What to do. Rewrite everything from the line containing "Looking at the depicted" down to the last of the rows below as a numbered list, leaving out any blank lines.

Entries shown.
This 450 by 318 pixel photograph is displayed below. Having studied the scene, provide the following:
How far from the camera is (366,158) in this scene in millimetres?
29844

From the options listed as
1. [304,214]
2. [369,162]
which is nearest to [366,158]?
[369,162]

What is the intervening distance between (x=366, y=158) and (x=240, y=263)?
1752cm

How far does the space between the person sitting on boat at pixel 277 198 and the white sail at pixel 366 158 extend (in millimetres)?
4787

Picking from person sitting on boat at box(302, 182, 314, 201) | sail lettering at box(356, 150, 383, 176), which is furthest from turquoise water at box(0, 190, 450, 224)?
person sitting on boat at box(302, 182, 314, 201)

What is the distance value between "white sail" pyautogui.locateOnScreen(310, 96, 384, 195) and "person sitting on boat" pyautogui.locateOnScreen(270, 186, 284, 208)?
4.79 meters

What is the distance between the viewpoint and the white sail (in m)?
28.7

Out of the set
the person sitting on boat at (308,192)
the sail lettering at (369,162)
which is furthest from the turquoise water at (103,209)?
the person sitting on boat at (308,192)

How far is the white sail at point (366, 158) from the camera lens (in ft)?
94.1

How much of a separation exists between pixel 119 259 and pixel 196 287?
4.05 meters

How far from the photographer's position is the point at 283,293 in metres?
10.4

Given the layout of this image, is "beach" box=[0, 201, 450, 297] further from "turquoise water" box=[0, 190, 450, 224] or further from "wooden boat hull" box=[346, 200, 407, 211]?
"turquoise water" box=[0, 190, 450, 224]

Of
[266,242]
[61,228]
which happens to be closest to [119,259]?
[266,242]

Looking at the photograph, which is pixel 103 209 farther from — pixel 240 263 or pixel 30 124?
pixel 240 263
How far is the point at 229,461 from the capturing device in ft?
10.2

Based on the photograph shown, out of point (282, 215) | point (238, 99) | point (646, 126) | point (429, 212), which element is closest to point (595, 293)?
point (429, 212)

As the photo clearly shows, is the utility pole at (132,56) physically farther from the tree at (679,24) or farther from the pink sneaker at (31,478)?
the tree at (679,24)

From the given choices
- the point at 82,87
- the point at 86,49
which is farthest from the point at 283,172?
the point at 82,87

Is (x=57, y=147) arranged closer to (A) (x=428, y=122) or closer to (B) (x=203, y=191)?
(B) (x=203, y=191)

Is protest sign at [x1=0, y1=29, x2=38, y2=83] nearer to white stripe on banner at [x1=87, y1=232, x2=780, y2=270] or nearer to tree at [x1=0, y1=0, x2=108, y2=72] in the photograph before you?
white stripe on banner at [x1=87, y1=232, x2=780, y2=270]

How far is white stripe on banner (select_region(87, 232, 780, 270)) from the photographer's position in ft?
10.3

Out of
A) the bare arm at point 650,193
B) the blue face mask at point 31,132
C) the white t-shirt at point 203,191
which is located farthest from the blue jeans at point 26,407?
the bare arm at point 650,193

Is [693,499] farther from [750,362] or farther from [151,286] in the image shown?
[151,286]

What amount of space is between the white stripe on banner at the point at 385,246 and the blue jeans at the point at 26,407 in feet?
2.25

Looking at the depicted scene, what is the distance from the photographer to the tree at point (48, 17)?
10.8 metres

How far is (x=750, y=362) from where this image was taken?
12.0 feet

Full solution.
1. Looking at the depicted scene, what is the distance from the photographer to the tree at point (48, 17)?
2. 10.8 metres
3. How far is (x=750, y=362) from where this image was taken?
4. 12.0 feet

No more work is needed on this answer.